Çözülecek Problem - Aşağıdaki metin parçasında yer alan, insanlığın haber olmasını konu edinen yazıyı son cümlesinden itibaren sürdürün.

Metin Parçası -
Ülke öyle bir hale geldi ki, biz gazeteciler, “Yapılan insanlığı” haber yapmak zorunda kalıyoruz.

Ülke öyle bir hale geldi ki, biz gazeteciler, “Yapılan insanlığı” haber yapmak zorunda kalıyoruz.
.
Halbuki yapılması gereken, doğal olan bir olay haber oluyorsa o ülkede bir problem var demektir.
.
O ülke hele Müslüman bir ülkeyse, bu olayın “Bahsi” bile olmaması gerek.
.
Hepiniz bilirsiniz.
Gazeteciliğin altın kuralı şudur;
“Köpek adamı ısırırsa haber olmaz ancak adam köpeği ısırırsa haberdir…”
.
Dünya Barış Günü’nde olay Elazığ’da geçmiş.
Adamın biri kafede oturduktan sonra arabasına binmiş.
Aaa!
Bir bakmış camına bir kâğıt sıkıştırılmış.
“Eyvah cezayı yedik!” diyerek inip, kâğıdı camdan alarak okumuş.
Kâğıtta; “Merhaba kardeşim. İstemeyerek arabanıza çarptım, masraflarınızı karşılayabilirim. Murat Berktaş” diyerek telefon numarasını bırakmış.
.
Neyse lafı uzatmayalım, telefonla haberleşip sanayide buluşmuşlar ve 2500 lira tutan tamiratın parasını Murat Bektaş ödemiş.
.
Otomobil sahibi Ömer Demir de kendisine teşekkür etmiş.
.
Neden?
“İnsanlık ölmedi” diyerek…
.
Bu olayda köpek adamı ısırmıştır.
Ama nedense haber olmuştur…
“Hangi değerleri kaybettiğimizi daha iyi anlamamız için bu olaya bakmamız yeter” diye düşünüyorum.
.
Dünya Barış Günü için de birilerine iyi bir mesaj olabilir bence…
 
***
Dünya Barış Günü çeşitli açıklamalarla, çeşitli etkinliklerle kutlanır.
Ama şöyle dişe dokunur bir eylem olmaz..
Sonuç alınmaz.
.
Herkes bildiğini okur.
.
Ama haberi bu okuyunca biraz olsun umutlandım.
Hoşuma da gitti.
.

Veri Kümesinden Parçalar -
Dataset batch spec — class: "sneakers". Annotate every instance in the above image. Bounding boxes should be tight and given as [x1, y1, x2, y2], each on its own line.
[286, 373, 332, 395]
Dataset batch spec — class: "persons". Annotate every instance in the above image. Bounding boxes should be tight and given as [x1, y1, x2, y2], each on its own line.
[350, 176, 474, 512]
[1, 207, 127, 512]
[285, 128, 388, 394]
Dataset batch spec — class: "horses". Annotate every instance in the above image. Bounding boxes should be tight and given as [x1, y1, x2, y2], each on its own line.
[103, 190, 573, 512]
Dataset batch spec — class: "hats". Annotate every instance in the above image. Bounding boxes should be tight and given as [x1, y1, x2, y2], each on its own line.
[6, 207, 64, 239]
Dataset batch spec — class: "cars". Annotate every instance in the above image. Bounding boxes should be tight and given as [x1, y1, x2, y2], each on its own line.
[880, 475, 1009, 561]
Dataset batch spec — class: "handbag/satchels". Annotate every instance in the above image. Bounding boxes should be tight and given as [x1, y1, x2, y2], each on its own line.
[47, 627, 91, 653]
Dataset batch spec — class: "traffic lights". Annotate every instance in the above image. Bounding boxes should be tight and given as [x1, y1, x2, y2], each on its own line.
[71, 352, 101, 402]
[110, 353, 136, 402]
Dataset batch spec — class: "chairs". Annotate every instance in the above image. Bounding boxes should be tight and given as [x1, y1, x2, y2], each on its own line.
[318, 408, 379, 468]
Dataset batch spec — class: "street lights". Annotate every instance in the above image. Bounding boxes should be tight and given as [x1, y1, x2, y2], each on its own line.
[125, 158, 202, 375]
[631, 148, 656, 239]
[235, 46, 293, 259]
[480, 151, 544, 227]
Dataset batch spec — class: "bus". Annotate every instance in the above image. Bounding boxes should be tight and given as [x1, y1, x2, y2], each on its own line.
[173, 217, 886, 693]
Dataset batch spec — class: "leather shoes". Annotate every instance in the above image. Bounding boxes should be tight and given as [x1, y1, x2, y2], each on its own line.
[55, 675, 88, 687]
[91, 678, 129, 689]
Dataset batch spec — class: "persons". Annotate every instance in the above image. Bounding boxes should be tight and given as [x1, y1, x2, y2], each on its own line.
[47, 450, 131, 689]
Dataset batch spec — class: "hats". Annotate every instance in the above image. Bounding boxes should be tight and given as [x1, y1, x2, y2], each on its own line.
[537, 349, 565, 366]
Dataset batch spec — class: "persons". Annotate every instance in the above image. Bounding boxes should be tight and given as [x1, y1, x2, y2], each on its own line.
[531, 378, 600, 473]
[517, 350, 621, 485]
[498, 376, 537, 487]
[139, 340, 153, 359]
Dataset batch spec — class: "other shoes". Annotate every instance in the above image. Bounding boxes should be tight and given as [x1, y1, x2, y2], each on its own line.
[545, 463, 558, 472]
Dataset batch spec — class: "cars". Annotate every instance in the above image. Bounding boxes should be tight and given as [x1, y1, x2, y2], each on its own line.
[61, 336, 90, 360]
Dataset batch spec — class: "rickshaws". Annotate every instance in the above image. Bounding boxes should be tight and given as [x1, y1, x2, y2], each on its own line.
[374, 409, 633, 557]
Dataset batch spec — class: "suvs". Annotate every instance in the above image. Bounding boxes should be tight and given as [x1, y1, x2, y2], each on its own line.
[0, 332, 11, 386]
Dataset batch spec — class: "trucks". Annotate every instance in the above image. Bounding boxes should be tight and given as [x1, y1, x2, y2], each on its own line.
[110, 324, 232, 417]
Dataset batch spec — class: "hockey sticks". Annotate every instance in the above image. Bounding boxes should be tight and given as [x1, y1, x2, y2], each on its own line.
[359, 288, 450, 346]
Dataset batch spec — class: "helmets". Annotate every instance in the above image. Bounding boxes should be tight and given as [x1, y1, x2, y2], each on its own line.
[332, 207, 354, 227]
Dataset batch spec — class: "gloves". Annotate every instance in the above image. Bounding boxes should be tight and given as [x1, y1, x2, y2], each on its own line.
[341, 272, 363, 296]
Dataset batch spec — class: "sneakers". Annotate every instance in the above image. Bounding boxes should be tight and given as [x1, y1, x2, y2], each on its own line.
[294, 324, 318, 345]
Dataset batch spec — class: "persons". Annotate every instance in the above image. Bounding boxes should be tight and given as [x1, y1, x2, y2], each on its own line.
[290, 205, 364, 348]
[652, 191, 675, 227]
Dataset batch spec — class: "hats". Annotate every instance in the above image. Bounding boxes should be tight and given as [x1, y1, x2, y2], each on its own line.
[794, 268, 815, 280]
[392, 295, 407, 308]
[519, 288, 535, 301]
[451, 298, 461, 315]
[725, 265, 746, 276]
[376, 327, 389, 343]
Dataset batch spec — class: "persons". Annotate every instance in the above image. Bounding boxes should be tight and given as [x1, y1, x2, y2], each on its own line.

Alıştırma Sonucu -
Zira 50 yıldır iliğimizi kurutan bir kanserden belki de kurtulacağız.
.
Haber şu:
“HDP’li Ömer Faruk Gergerlioğlu, PKK'nın silah bırakması gerektiğini belirterek, ‘Çatışmaları sürdüren örgütün, PKK'nın mutlak suretle silahı bırakması ve 1 Eylül Barış Günü'nde sorunlarımızı artık Meclis'te çözmemiz gerekiyor’ dedi.”
.
Bu sözü samimi bulmayanlar şu yorumları yapacaklar.
.
Misal;
“Acaba yeni bir Çözüm süreci mi?”
.
Misal;
“Seçim yaklaştığı için partisine oy kazandırmak isteyenlerin sözü mü?”
.
Misal;
“Sürekli HDP ile terörü yanyana getirenlerin önü mü kesilmek isteniyor?”
.
Ama söylem kulağa hoş geliyor.
Hele bu istek HDP’den gelince daha da anlamlı oluyor.
İnşallah samimidirler ve tüm sorunlarını silahla değil, mecliste hallederler ve:
Dünya Barış Günü işe yarar…
 
***
Dünya Barış Günü yaşadık.
Yaşamasına yaşadık da, yine bir dolu olaylar karşımıza geldi.
“Barış” sözcüğü uçtu, gitti.
.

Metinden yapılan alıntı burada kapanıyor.